State v. Elias
2011 Tex. Crim. App. LEXIS 448
| Tex. Crim. App. | 2011Background
- Appellee charged with possession of more than 2000 pounds of marijuana; suppression motion filed prior to trial.
- Deputy Sanchez stopped a white van for lack of signaling a right turn at a key intersection; appellee was driving alone.
- Officer observed appellee nervous; appellee had outstanding warrants for stop sign disregard, failure to appear, and financial responsibility.
- K-9 alerted to narcotics exterior to the van; approximately 300 pounds of marijuana found in the van, leading to residence search.
- Trial court held there was no reasonable suspicion or probable cause for the initial stop and suppressed evidence; State appealed.
- Court of Appeals affirmed suppression ruling; State sought discretionary review.
Issues
| Issue | Plaintiff's Argument | Defendant's Argument | Held |
|---|---|---|---|
| Whether initial detention was justified by reasonable suspicion | Elias argued lack of articulable facts showing a traffic violation. | Elias contended officer saw no ticketable offense and lacked reasonable suspicion. | Remand needed; court held the detention issue requires further factual findings |
| Whether the Warrant attenuation and K-9 search justify the evidence | State contends warrants attenuate taint and K-9 search was permissible under automobile exception. | Elias argues suppression stands; proper analysis pending remand on attenuation/automobile exception. | Remand necessary to decide attenuation/automobile-exception question |
| Whether search incident to arrest was permissible | State maintains arrest on warrants permits search of van for evidence via automobile exception. | Elias argues the Court of Appeals should address this alternative before upholding suppression. | Remand to address alternative justification |
Key Cases Cited
- State v. Cullen, 195 S.W.3d 696 (Tex. Crim. App. 2006) (requires express trial-court findings on suppression rulings when requested)

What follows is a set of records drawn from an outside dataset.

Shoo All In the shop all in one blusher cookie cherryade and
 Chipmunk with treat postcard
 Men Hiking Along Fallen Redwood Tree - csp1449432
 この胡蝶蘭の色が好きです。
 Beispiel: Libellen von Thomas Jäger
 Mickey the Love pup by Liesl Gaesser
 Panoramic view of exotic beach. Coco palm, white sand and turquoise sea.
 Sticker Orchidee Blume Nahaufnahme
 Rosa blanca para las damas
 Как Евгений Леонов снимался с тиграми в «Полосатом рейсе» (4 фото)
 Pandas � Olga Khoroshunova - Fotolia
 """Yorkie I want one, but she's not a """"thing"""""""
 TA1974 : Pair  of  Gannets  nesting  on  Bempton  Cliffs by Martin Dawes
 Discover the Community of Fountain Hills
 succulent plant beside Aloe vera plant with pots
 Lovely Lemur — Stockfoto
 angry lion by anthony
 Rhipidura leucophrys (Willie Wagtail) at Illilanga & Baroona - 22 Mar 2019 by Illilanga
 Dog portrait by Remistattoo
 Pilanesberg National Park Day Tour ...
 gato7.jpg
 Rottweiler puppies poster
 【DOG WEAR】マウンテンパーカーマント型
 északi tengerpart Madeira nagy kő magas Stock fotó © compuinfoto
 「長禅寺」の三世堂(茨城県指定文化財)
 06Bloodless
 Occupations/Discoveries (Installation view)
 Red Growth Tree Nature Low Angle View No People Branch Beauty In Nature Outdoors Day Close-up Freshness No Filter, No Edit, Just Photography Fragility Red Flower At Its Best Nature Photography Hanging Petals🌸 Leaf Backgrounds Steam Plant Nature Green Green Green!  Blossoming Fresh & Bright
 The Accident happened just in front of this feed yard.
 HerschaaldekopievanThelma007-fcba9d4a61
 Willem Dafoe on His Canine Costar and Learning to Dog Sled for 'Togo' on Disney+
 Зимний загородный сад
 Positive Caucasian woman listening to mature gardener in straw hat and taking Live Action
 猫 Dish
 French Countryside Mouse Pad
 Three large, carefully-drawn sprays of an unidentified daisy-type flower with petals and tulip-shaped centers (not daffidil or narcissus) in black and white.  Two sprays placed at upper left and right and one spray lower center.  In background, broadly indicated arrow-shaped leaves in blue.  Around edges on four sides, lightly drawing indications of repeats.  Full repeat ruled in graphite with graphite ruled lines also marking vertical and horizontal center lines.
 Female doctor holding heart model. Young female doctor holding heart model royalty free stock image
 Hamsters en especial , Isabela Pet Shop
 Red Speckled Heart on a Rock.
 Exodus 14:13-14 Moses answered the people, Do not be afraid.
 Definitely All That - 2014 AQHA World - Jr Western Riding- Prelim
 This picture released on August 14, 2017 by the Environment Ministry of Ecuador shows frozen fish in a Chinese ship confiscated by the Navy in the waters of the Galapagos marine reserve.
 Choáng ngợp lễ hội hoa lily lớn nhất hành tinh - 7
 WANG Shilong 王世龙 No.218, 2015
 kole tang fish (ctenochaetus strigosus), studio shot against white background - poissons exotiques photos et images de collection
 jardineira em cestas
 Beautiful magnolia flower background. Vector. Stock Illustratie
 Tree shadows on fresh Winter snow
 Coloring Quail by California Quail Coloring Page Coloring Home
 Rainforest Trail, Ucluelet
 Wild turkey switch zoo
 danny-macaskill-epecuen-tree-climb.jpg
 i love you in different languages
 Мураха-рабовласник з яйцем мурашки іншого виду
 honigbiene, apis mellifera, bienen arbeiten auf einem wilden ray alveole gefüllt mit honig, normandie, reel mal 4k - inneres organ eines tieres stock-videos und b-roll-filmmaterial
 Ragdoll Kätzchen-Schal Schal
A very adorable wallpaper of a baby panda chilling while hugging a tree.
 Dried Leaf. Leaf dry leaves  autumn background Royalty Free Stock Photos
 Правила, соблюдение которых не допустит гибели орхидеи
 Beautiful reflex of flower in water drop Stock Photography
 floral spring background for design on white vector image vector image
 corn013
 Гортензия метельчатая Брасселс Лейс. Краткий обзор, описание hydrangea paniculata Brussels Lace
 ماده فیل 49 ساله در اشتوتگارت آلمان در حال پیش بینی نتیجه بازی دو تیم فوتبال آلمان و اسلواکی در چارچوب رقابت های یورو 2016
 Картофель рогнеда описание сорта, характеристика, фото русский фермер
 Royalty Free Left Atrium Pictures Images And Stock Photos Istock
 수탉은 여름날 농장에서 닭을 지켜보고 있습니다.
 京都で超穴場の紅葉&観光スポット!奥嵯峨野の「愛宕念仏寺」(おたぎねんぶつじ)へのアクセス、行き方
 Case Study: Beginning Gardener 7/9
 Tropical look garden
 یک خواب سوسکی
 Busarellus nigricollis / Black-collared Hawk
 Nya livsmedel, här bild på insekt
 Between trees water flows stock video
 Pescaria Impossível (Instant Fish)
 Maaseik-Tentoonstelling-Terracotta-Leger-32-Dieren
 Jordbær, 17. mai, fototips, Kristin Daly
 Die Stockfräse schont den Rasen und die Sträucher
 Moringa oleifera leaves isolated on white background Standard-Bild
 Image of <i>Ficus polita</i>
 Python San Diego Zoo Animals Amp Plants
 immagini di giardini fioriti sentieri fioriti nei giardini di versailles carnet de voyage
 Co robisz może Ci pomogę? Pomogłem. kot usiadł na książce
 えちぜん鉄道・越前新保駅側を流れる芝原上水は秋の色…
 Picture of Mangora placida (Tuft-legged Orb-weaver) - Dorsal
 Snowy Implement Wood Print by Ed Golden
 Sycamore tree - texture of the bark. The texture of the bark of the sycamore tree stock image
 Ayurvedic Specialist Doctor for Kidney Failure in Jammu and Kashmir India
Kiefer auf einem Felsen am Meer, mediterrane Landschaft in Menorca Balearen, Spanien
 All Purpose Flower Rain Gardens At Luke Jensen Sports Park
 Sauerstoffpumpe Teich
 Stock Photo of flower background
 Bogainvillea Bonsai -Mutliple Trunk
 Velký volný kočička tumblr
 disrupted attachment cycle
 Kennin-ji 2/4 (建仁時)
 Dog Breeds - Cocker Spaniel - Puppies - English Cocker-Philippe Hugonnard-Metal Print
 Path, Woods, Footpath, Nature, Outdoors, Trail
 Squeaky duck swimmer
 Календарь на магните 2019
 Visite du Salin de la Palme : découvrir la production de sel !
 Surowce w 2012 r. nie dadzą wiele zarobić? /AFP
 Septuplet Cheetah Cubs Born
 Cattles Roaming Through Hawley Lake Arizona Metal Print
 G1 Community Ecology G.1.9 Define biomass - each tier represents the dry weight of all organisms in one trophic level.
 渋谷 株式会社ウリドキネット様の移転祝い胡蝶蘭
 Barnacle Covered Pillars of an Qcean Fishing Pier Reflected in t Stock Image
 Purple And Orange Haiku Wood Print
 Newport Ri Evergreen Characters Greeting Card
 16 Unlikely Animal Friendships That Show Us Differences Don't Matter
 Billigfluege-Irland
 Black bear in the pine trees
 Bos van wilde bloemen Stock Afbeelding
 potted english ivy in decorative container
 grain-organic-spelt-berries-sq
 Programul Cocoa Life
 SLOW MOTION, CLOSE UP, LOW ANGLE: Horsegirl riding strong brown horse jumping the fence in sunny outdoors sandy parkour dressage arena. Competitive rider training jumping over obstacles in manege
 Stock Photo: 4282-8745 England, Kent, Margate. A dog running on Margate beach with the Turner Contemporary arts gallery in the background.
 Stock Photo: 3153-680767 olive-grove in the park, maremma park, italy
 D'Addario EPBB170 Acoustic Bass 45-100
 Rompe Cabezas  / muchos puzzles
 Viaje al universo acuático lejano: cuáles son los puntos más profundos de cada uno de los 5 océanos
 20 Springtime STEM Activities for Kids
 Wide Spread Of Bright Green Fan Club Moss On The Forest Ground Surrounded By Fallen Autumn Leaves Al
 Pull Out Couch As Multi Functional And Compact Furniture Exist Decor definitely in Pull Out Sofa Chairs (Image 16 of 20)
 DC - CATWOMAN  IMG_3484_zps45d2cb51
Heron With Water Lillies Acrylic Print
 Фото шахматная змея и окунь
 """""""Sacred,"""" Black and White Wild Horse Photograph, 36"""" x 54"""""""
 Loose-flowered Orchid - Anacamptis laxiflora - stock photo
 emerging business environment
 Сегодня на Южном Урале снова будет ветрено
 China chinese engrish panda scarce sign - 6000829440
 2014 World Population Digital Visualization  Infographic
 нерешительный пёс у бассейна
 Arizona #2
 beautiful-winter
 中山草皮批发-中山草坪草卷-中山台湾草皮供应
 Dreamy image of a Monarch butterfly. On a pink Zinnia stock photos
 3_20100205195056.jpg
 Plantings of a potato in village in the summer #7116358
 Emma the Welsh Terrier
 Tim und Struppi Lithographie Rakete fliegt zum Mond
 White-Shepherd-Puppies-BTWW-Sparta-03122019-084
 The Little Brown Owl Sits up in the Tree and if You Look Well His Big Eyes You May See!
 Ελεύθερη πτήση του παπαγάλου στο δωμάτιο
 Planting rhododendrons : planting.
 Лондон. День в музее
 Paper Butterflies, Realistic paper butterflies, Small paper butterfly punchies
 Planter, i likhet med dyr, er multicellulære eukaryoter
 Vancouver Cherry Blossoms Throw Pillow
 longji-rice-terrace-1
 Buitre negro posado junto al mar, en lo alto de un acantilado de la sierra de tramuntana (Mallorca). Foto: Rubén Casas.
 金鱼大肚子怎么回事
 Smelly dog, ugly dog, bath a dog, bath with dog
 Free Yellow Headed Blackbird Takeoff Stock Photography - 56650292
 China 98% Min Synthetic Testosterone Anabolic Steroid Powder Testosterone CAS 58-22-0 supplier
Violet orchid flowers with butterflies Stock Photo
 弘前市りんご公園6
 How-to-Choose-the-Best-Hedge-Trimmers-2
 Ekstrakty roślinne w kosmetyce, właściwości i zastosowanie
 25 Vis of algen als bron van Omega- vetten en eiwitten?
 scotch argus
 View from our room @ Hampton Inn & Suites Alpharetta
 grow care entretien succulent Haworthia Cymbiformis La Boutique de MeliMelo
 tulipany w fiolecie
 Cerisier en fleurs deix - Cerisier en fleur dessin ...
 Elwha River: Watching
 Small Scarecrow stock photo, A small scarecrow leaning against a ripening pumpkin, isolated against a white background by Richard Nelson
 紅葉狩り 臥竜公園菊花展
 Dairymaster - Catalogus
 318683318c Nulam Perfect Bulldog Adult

- State v. Ross, 32 S.W.3d 853 (Tex. Crim. App. 2000) (framework for reviewing mixed questions of fact and law in suppression)
- Marin v. State, 851 S.W.2d 275 (Tex. Crim. App. 1993) (forfeiture and remedy principles in suppression review)
- United States v. Sokolow, 490 U.S. 1 (1989) (reasonable suspicion standard for investigative detentions)
- Terry v. Ohio, 392 U.S. 1 (1968) (establishes objective reasonable suspicion standard)
- Arizona v. Gant, 556 U.S. 332 (2009) (limits on search incident to arrest; dictates need for alternative justification if not within reach)
- Illinois v. Caballes, 543 U.S. 405 (2005) (K-9 sniff within automobile-exception context)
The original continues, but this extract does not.